La stazione esterna, invece, non rileva alcun tipo di inquinante ma riceve informazioni sull’inquinamento così come esse gli sono girate dal Citeair, un progetto europeo al quale però aderiscono pochissime città (in Italia solo due: Padova e Roma) e quindi è sostanzialmente inutile.

Di maggior interesse è il dato inerente l’inquinamento acustico. La stazione interna misura ogni cinque minuti il livello di pressione acustica in decibel in una stanza. Con la concentrazione di anidride carbonica, questo dato, accanto alla concentrazione di umidità e alla temperatura, contribuisce a dare una idea precisa di quanto confortevole un ambiente.

L’unità esterna fornisce, oltre che la temperatura effettiva, anche quella percepita, che deriva dall’effetto dell’umidità. L’indice è basato sull’Umidex, un parametro essenzialmente usato dal sistema meteo canadese e in Europa.
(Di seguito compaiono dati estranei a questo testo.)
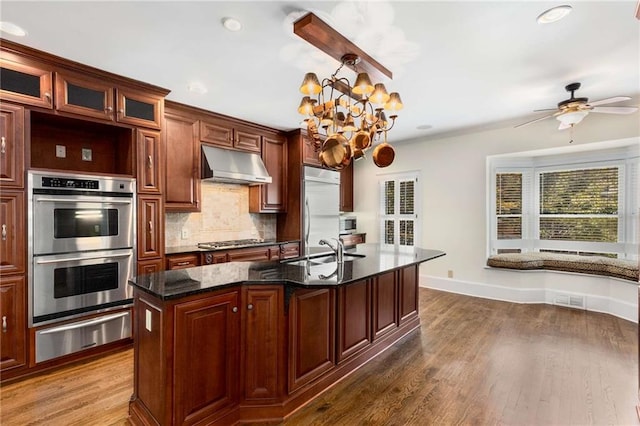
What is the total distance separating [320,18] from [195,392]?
234 cm

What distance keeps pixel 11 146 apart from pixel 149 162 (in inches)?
38.6

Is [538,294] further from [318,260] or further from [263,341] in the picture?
[263,341]

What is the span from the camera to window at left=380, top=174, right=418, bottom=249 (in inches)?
219

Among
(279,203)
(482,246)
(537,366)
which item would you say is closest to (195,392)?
(537,366)

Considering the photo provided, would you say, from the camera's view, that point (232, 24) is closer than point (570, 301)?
Yes

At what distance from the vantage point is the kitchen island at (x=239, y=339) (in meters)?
1.67

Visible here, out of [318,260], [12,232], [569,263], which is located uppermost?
[12,232]

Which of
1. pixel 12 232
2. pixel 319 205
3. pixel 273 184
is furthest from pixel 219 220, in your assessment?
pixel 12 232

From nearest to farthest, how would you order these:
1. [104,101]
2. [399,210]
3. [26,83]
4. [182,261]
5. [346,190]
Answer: [26,83] → [104,101] → [182,261] → [399,210] → [346,190]

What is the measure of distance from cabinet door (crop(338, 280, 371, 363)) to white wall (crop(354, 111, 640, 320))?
2859 mm

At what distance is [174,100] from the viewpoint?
357 centimetres

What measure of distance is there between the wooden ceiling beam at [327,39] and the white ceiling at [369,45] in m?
0.05

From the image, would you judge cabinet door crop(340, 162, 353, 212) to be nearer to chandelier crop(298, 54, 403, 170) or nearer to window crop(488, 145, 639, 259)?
window crop(488, 145, 639, 259)

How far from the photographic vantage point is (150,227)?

Infine abbiamo la pressione atmosferica barometrica, rilevata in interni. La pressione barometrica è un indice usato dalle previsioni del tempo, la sua diminuzione è generalmente un segnale di un aumento della possibilità che è in arrivo una perturbazione o un temporale, l’aumento è, sempre generalmente, un segno che stiamo andando verso un tempo migliore, ma il barometro in assenza di altri dati come direzione del vento, aumento di umidità e di una elaborazione sofisticata che tiene conto di altitudine, longitudine, storico della località e una quantità di altri dati usati dalle stazioni di previsione del tempo, non è scientificamente utile per previsioni anche a brevissimo termine.